Replication lag is caused when either the I/O Thread or SQL Thread cannot cope with the demands placed upon it.
If the I/O Thread is suffering, this means that the network connection between the master and its slaves is slow. You might want to consider enabling the slave_compressed_protocol to compress network traffic or speaking to your network administrator.
If it's the SQL thread then your problem is probably due to poorly-optimized queries that are taking the slave too long to apply. There may be long-running transactions or too much I/O activity. Having no primary key on the slave tables when using the ROW or MIXED replication format is also a common cause of lag on this thread: check that both your master and slave versions of tables have a primary key.
But how do you know which thread is affected? This depends on whether you are using binary log file names and positions or GTIDs.

**GIVEN PROBLEM**.
In the passage on replication lag, what setting can be enabled to compress network traffic when the I/O thread is suffering? The records below are separate material and have no connection to the passage on replication lag.

**STORED DATA**.
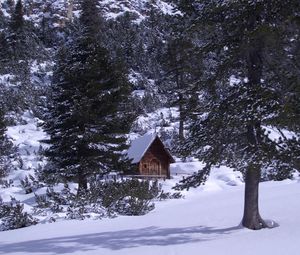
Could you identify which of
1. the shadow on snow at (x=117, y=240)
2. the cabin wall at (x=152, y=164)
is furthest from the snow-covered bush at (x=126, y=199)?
the cabin wall at (x=152, y=164)

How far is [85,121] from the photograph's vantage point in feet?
73.2

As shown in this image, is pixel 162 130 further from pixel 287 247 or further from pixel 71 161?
pixel 287 247

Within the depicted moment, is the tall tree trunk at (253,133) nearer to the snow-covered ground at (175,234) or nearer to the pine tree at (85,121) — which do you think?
the snow-covered ground at (175,234)

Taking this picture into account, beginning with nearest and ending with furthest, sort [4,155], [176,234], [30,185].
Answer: [176,234], [30,185], [4,155]

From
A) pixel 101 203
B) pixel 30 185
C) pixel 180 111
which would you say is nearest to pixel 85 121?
pixel 101 203

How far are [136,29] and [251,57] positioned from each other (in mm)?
53830

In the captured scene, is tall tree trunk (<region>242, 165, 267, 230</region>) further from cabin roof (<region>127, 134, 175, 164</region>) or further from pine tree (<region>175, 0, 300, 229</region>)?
cabin roof (<region>127, 134, 175, 164</region>)

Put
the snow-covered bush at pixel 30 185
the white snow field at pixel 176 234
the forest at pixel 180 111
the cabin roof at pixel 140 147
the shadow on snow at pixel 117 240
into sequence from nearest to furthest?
1. the white snow field at pixel 176 234
2. the forest at pixel 180 111
3. the shadow on snow at pixel 117 240
4. the snow-covered bush at pixel 30 185
5. the cabin roof at pixel 140 147

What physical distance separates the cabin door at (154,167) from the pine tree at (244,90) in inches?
850

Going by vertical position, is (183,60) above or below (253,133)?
above

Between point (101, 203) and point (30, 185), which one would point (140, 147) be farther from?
point (101, 203)

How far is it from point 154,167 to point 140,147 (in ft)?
6.02

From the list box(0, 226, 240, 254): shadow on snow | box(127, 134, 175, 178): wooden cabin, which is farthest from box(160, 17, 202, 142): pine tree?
box(127, 134, 175, 178): wooden cabin

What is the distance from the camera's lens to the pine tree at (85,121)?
875 inches
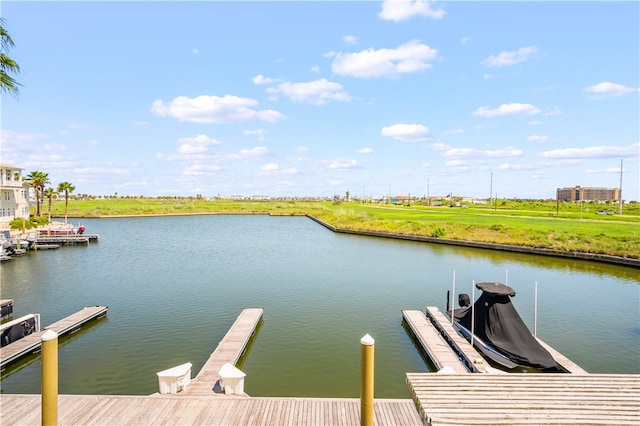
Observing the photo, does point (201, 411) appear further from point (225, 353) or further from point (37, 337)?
point (37, 337)

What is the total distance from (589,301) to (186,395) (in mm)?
26229

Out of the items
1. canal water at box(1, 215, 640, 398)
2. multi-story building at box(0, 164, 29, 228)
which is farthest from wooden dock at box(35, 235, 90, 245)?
multi-story building at box(0, 164, 29, 228)

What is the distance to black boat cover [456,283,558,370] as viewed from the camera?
14.1 metres

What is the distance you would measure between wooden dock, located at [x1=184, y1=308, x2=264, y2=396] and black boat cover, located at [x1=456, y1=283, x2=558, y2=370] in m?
10.4

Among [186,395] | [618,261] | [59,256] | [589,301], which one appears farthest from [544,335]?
[59,256]

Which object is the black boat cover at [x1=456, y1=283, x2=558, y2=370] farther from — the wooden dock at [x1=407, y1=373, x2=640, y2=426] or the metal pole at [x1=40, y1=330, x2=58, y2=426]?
the metal pole at [x1=40, y1=330, x2=58, y2=426]

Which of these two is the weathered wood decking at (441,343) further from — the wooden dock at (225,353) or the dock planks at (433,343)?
the wooden dock at (225,353)

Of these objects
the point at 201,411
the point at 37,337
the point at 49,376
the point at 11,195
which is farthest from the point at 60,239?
the point at 49,376

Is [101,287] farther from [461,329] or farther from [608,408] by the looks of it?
[608,408]

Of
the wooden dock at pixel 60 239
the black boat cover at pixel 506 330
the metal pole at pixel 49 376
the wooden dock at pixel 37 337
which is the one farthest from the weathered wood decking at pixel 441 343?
the wooden dock at pixel 60 239

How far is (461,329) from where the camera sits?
1761 cm

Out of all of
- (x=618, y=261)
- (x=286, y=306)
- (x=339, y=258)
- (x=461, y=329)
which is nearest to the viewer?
(x=461, y=329)

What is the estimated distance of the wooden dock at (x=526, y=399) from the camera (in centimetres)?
652

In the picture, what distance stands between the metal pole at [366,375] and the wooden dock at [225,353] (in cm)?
535
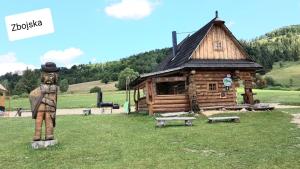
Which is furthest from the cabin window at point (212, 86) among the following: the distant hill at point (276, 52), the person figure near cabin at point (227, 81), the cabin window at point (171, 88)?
the distant hill at point (276, 52)

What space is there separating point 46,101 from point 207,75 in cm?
1626

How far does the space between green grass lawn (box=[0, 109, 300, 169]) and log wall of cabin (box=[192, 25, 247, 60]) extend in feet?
36.2

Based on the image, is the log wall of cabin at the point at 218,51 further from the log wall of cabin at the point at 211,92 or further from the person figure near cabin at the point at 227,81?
the person figure near cabin at the point at 227,81

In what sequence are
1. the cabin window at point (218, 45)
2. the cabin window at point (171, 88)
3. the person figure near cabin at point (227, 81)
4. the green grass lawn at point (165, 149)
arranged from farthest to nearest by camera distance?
1. the cabin window at point (171, 88)
2. the cabin window at point (218, 45)
3. the person figure near cabin at point (227, 81)
4. the green grass lawn at point (165, 149)

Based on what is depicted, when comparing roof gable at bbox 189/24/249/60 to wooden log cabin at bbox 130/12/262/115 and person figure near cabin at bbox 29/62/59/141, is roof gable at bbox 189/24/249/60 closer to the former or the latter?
wooden log cabin at bbox 130/12/262/115

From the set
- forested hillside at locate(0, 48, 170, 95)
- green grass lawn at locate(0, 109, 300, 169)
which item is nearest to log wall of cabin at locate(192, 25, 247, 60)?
green grass lawn at locate(0, 109, 300, 169)

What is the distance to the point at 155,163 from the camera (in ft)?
35.3

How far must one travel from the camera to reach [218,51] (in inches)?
1153

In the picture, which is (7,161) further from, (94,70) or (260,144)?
(94,70)

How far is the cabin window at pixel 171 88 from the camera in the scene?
3065 centimetres

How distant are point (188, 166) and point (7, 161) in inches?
201

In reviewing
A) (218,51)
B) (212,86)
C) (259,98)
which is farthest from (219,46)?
(259,98)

**EXPECTED ANSWER**.
The slave_compressed_protocol setting.